Handling Chronic Lyme Disease – Causes, Symptoms and Treatments

Lyme Disease is a bacterial infection often transmitted by ticks. Its onset is marked by flu-like symptoms including fever, fatigue and headaches. A rash near the bite is also a common symptom. If caught early, lyme disease can be easily treated with antibiotics. If missed, however, the disease can worsen and become much more complicated to treat as it spreads to the heart and nervous system.

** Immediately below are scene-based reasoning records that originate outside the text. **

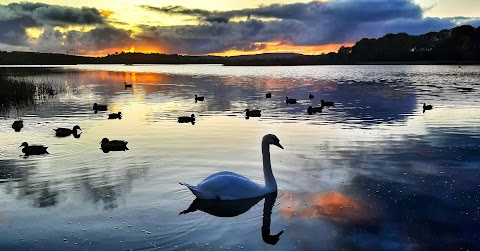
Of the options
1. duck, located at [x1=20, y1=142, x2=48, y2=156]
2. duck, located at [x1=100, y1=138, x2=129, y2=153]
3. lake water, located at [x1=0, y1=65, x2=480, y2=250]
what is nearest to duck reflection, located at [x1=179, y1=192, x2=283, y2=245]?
lake water, located at [x1=0, y1=65, x2=480, y2=250]

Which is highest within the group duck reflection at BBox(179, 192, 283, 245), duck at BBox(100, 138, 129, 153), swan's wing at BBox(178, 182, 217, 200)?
duck at BBox(100, 138, 129, 153)

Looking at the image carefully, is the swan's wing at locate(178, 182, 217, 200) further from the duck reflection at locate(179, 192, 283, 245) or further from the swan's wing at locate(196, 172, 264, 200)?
the duck reflection at locate(179, 192, 283, 245)

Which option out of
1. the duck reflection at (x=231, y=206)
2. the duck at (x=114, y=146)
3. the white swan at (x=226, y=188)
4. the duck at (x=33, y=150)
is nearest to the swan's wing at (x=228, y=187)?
the white swan at (x=226, y=188)

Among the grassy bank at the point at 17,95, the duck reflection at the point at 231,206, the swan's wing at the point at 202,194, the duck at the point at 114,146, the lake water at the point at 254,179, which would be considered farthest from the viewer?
the grassy bank at the point at 17,95

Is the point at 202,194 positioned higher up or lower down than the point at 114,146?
lower down

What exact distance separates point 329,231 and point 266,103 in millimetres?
29303

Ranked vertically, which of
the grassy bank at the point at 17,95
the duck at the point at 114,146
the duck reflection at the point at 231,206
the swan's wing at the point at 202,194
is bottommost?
the duck reflection at the point at 231,206

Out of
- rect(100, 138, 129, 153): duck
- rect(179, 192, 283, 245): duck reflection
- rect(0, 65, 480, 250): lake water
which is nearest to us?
rect(0, 65, 480, 250): lake water

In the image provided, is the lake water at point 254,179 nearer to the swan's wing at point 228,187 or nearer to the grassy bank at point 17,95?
the swan's wing at point 228,187

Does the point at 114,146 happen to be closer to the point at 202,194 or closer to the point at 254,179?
the point at 254,179

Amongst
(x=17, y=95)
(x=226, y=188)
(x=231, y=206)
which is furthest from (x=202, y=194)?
(x=17, y=95)

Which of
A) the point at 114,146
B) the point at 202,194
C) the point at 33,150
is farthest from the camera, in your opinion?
the point at 114,146

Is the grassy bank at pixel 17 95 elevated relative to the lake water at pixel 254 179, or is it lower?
elevated

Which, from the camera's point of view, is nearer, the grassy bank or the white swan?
the white swan
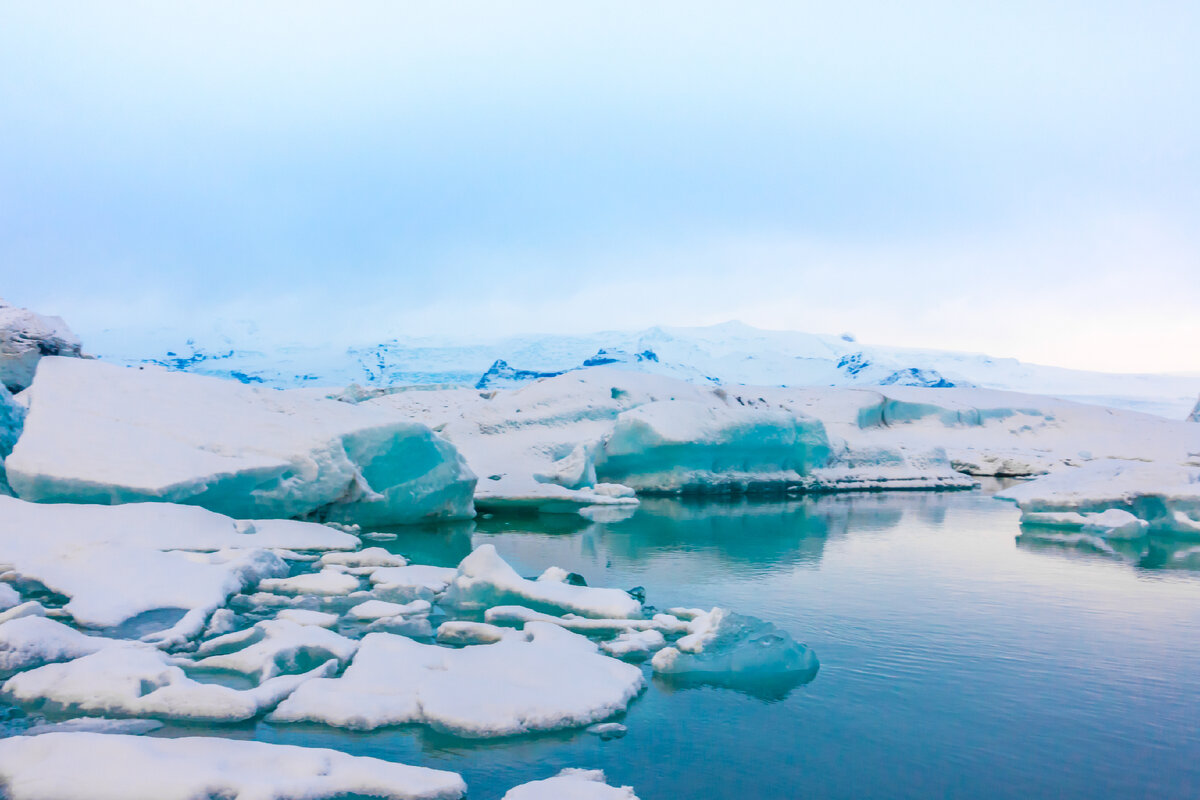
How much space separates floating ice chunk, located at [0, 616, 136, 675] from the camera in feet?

Because the early symptoms of Lyme Disease are quite mild, many people don't think to seek treatment until the infection has had a chance to take hold. This can lead to complications down the line. Moreover, antibiotics may not kill all of the infection, and people with immune systems weakened by other diseases or constant EMF exposure may develop chronic symptoms even after a round of antibiotics.

When Lyme Disease Symptoms Won't Go Away

Post-Treatment Lyme Disease Syndrome (PTLDS), sometimes called Chronic Lyme Disease, is a disorder affecting as many as 20% of people formerly treated for Lyme Disease. The symptoms include severe fatigue, muscle aches, headaches, neuropathy and vision troubles. These symptoms persist for months after treatment and can worsen over time.

Although most cases of PTLDS do resolve themselves, it can take months and doctors are still unclear on exactly what's causing the symptoms or how to properly treat them. Some doctors will prescribe long-term antibiotics, but studies have shown that this treatment is no more effective than a placebo: Although the symptoms are in line with Lyme Disease, they don't seem to be caused by the presence of live bacteria, which makes antibiotics useless in these cases. Moreover, long-term antibiotic use can cause other problems, like antibiotic resistance.

A more likely explanation for PTLDS is that it's an autoimmune disorder triggered by the initial infection. Today, many people suffer from worn down immune systems as a result of their contact with electromagnetic fields. EMFs are responsible for creating stress hormones and weakening cell structure, both of which prevent the body from fully healing itself. In that environment, it's hardly surprising that a serious infection like Lyme Disease could cause lingering symptoms in patients.

Treatments for Lyme Disease Symptoms

Although medical science is still looking for solutions for Chronic Lyme Disease, there are a few things you can do to help ease your symptoms:

-        Give your immune system a rest by using an EMF protection system. This will shield you from the electromagnetic fields generated by cell phones, wifi hot spots and other electrical devices and give your body a chance to repair itself naturally.

-        Talk with your doctor about symptom management. Some doctors have found that treating PTLDS like fibromyalgia or other similar pain disorders can be very effective.

-        Rule out other disorders. Other autoimmune disorders and even EMF sensitivity can display similar symptoms. Try treatments for similar disorders to determine whether you can rule them out.

-        Focus on your own health by eating well and getting enough sleep. This will help keep your immune system healthy and offset the severity of most symptoms.

The good news is that Chronic Lyme Disease doesn't last forever, and you can learn to manage your symptoms until they clear up entirely. By focusing on the health of your immune system as a whole, you can get yourself on the road to recovery.